▶ **Goals**:
a) Quote the topPairs thread word for word, covering everything from "Open melmasri opened" down to "data(mammal_supertree)".
b) Extend the forum thread about the topPairs results from the point where it stops.

Open melmasri opened 4 years ago
@maxfarrell
@maxfarrell I don't think there is anything wrong with this issue. The topPairs are not in the database, see the following code, and please confirm
data(gmpd)
data(mammal_supertree)
gmpd <- gmpd[grep("sp[.]",gmpd$ParasiteCorrectedName, invert=TRUE),]
gmpd <- gmpd[grep("not identified",gmpd$ParasiteCorrectedName, invert=TRUE),]
# Subsetting host family Bovidae
gmpd <- gmpd[gmpd$HostFamily=="Bovidae",]
# Formatting host names to match phylogeny
gmpd$HostCorrectedName <- gsub(" ","_", gmpd$HostCorrectedName)
# Creating binary interaction matrix
com <- table(gmpd$HostCorrectedName, gmpd$ParasiteCorrectedName)
com[com>1] <- 1
com <- as.matrix(unclass(com), nrow=nrow(com), ncol=ncol(com))
# loading phylogeny and pruning to hosts in the interaction matrix
mammal_supertree <- drop.tip(mammal_supertree, mammal_supertree$tip.label[!mammal_supertree$tip.label%in%rownames(com)])
out <- network_est(Z = com, tree = mammal_supertree, slices = 1000, model.type = 'distance')
P <- sample_parameter(param=out$param, MODEL="distance", Z=out$Z, tree=out$tree, size = 500)
a = topPairs(P, out$Z)
a
for(i in 1:nrow(a))
print(paste(a[i,1], a[i,2], 'interaction exist', out$Z[a[i,1], a[i,2]]==1))
> > > Hosts Parasites p
9555 Nanger_granti Haemonchus contortus 0.1351618
9561 Cephalophus_nigrifrons Haemonchus contortus 0.1300700
9527 Connochaetes_gnou Haemonchus contortus 0.1258669
9542 Rupicapra_pyrenaica Haemonchus contortus 0.1255974
9536 Capra_hircus Haemonchus contortus 0.1253233
9538 Capra_nubiana Haemonchus contortus 0.1253233
9540 Capra_sibirica Haemonchus contortus 0.1253233
9558 Cephalophus_dorsalis Haemonchus contortus 0.1250568
9559 Cephalophus_silvicultor Haemonchus contortus 0.1250568
9552 Gazella_gazella Haemonchus contortus 0.1248039
> + [1] "Nanger_granti Haemonchus contortus interaction exist FALSE"
[1] "Cephalophus_nigrifrons Haemonchus contortus interaction exist FALSE"
[1] "Connochaetes_gnou Haemonchus contortus interaction exist FALSE"
[1] "Rupicapra_pyrenaica Haemonchus contortus interaction exist FALSE"
[1] "Capra_hircus Haemonchus contortus interaction exist FALSE"
[1] "Capra_nubiana Haemonchus contortus interaction exist FALSE"
[1] "Capra_sibirica Haemonchus contortus interaction exist FALSE"
[1] "Cephalophus_dorsalis Haemonchus contortus interaction exist FALSE"
[1] "Cephalophus_silvicultor Haemonchus contortus interaction exist FALSE"
[1] "Gazella_gazella Haemonchus contortus interaction exist FALSE"
>
@maxfarrell have you had the chance to look into this? or should I close it?

▶ **Given information**:

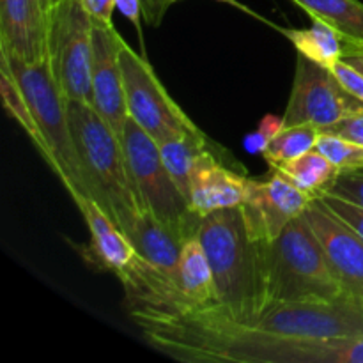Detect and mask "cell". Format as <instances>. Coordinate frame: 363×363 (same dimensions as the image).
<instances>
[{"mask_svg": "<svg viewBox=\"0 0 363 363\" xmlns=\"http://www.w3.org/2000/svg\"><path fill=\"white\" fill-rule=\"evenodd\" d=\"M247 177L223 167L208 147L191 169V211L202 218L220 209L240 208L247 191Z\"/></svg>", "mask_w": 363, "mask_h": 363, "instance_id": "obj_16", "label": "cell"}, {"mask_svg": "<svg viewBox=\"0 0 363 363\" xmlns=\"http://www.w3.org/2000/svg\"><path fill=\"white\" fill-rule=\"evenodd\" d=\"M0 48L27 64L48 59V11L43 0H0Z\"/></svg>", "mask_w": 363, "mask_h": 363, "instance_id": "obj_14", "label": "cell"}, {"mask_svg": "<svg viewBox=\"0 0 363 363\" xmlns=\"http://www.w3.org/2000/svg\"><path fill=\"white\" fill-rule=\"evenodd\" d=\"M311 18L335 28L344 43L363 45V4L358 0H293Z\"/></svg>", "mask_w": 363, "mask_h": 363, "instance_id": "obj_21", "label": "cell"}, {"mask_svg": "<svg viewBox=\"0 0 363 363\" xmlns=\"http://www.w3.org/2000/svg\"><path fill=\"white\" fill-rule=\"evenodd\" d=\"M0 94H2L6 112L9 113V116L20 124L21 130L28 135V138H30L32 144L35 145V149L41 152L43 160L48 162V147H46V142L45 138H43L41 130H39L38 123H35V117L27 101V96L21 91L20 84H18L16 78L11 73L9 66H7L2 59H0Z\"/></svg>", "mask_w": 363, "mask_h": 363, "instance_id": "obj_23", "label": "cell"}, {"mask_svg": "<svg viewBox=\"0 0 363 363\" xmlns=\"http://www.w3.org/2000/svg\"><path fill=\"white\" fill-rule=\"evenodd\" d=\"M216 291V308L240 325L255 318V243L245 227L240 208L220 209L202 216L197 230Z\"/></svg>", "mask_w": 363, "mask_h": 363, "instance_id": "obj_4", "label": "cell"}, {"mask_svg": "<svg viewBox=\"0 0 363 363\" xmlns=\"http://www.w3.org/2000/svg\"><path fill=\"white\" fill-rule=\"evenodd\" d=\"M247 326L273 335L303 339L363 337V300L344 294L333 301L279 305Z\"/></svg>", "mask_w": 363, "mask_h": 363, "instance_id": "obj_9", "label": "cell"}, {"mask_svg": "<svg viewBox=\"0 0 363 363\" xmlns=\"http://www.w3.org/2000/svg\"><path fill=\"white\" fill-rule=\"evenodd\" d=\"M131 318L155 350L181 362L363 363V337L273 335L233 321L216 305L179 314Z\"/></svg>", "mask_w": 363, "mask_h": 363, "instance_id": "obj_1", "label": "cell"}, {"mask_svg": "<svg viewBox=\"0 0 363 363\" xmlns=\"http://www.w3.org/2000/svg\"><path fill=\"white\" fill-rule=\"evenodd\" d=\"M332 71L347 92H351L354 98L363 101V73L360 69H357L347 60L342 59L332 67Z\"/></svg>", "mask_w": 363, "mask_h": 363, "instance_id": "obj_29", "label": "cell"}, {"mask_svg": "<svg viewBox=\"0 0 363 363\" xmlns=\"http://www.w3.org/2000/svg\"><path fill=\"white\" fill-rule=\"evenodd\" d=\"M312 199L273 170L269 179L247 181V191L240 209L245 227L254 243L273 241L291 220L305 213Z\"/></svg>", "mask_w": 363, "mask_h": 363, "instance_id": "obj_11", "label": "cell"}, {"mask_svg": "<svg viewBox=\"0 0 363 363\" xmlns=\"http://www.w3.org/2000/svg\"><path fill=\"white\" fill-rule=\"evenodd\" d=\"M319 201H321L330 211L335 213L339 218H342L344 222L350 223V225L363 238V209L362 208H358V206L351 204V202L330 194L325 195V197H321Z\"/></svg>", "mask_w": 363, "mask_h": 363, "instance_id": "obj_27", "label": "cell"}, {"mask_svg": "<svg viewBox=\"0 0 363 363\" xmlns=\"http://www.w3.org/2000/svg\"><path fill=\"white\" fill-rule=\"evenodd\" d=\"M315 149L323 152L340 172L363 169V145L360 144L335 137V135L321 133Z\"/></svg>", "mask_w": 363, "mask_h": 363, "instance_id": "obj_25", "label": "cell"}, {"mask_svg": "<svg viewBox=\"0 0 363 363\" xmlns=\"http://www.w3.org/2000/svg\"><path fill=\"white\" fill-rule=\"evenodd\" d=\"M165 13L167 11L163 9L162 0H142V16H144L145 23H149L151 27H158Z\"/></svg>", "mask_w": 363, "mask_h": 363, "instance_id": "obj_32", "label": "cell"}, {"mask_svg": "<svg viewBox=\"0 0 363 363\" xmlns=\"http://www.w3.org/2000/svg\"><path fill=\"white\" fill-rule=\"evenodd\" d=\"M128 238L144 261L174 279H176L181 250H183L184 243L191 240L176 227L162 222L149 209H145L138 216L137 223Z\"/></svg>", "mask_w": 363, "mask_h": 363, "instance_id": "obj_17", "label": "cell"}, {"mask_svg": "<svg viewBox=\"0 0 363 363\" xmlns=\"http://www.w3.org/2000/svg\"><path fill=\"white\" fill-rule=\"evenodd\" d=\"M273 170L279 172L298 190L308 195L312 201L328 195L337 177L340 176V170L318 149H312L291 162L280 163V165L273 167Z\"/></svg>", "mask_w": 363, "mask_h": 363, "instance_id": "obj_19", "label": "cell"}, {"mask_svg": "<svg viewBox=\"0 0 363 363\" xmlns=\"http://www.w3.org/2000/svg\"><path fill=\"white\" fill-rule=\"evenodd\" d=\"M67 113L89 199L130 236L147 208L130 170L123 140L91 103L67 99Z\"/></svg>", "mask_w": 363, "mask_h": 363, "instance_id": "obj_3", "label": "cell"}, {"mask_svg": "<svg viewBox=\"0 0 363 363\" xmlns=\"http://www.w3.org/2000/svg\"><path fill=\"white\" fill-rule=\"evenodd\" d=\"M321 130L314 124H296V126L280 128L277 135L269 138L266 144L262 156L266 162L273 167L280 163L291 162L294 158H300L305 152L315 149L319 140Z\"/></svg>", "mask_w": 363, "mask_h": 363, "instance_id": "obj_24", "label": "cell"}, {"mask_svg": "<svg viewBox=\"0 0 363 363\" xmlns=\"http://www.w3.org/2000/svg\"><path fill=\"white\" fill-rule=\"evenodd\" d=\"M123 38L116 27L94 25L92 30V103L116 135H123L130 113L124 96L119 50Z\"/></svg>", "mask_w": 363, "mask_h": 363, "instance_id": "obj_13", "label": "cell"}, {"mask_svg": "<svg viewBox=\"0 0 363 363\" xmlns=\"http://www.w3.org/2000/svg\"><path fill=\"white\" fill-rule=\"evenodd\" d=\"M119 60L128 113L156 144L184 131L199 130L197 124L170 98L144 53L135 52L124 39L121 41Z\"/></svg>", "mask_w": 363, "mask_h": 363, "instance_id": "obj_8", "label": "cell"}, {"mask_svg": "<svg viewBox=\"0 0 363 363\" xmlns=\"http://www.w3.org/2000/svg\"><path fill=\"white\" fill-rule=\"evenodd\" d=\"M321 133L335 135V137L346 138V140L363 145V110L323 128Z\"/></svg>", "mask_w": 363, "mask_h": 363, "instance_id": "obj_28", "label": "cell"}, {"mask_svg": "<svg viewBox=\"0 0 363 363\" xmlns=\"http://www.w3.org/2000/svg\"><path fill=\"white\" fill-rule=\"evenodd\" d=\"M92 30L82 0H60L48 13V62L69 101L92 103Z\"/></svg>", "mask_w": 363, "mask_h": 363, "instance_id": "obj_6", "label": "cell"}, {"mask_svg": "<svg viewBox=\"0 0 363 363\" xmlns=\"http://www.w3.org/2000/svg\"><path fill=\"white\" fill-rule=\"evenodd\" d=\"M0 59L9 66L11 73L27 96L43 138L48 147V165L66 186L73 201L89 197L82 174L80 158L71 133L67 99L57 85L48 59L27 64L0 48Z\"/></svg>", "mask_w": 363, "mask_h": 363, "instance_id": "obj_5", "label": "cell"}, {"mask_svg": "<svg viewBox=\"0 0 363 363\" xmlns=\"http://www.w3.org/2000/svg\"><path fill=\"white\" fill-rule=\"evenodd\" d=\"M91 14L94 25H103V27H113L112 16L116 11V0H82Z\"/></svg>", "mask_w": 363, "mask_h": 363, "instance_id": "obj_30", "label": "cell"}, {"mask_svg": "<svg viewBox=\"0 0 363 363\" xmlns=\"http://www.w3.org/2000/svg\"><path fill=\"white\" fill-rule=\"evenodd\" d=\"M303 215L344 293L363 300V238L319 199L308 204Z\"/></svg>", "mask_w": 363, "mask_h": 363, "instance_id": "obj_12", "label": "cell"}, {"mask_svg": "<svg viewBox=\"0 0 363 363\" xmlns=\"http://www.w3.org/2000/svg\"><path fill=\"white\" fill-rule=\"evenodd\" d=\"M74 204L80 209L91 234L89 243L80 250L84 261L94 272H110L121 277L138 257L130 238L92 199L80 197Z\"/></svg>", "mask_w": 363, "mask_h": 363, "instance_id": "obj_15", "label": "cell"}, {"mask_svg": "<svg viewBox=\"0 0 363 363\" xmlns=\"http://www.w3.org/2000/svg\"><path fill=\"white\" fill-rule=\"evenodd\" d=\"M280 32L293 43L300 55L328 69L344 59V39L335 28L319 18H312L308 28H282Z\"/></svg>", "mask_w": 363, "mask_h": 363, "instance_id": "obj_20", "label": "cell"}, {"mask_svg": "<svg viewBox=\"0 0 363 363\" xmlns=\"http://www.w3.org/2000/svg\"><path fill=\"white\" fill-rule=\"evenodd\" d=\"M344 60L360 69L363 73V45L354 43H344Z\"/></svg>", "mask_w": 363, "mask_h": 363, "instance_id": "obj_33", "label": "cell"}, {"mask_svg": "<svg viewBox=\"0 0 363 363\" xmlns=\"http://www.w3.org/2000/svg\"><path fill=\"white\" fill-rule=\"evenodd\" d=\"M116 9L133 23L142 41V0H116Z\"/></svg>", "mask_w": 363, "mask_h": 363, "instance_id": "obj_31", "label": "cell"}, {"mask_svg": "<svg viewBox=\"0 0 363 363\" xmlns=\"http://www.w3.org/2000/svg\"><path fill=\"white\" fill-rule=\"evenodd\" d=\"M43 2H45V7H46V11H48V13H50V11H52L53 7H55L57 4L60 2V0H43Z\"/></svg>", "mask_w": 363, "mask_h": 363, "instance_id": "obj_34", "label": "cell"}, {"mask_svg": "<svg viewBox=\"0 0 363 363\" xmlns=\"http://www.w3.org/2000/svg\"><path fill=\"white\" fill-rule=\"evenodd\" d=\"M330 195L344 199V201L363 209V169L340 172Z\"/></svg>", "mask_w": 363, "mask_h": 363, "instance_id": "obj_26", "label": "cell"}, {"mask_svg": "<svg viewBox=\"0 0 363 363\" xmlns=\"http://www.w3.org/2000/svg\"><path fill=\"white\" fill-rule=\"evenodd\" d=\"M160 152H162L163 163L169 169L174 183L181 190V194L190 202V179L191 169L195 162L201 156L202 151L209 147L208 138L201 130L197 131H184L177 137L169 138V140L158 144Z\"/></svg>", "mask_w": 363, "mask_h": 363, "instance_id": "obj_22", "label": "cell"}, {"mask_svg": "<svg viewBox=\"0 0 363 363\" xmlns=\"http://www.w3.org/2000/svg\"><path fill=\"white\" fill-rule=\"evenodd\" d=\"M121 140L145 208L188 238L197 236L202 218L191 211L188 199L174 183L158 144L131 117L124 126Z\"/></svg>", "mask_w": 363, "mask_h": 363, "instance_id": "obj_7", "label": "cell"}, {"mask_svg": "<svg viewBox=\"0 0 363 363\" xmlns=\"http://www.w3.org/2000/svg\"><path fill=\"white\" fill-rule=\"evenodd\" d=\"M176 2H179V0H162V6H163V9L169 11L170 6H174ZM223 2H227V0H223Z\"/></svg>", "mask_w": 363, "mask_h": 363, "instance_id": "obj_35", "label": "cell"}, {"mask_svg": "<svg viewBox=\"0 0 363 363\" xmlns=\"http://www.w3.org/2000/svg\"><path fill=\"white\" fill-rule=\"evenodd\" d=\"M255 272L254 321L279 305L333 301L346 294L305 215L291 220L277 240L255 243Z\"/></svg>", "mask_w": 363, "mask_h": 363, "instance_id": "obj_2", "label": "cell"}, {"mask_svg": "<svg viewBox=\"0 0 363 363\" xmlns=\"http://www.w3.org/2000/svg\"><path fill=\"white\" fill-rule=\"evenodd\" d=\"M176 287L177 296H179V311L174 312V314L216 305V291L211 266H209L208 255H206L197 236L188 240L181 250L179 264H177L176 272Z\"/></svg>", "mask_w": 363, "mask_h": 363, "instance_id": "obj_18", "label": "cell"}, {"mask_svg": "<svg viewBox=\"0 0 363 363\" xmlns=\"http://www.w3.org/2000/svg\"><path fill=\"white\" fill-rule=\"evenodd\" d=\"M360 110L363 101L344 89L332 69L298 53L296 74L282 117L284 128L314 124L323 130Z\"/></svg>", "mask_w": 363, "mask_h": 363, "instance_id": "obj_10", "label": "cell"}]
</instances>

▶ **Responses to the tasks**:
a)
Open melmasri opened 4 years ago
@maxfarrell
@maxfarrell I don't think there is anything wrong with this issue. The topPairs are not in the database, see the following code, and please confirm
data(gmpd)
data(mammal_supertree)

b)
Here is a reproducible example - you can see the two single host parasites are given a probability of 1 in the output. The same behaviour occurs when the model is run with cv and min.per.col is greater than 1.
# simulated SHP and phylogeny model problem
set.seed(1234)
n_host <- 10
n_para <- 20
tree <- rcoal(n_host)
Z <- matrix(rbinom(n_host*n_para, 1, 0.4), nrow=n_host, ncol=n_para)
Z[,1] <- c(1,rep(0,n_host-1))
colSums(Z)
rownames(Z) <- tree$tip.label
out <- network_est(Z = Z, tree = tree, slices = 1000, model.type = 'distance')
P <- sample_parameter(param=out$param, MODEL="distance", Z=out$Z, tree=out$tree)
aux = melt(P)
aux = aux[order(aux$value,decreasing=TRUE),]
colnames(aux)<-c('Host', 'Parasite', 'p(interaction)')
head(aux)
OK I see the problem. I think it is coming from this line https://github.com/melmasri/HPprediction/blob/5444d4d23e3a146d27932c75a831c254ea0f7bb1/network_analysis.R#L290
The idea is that the probability function is 1-exp( - delta_jk)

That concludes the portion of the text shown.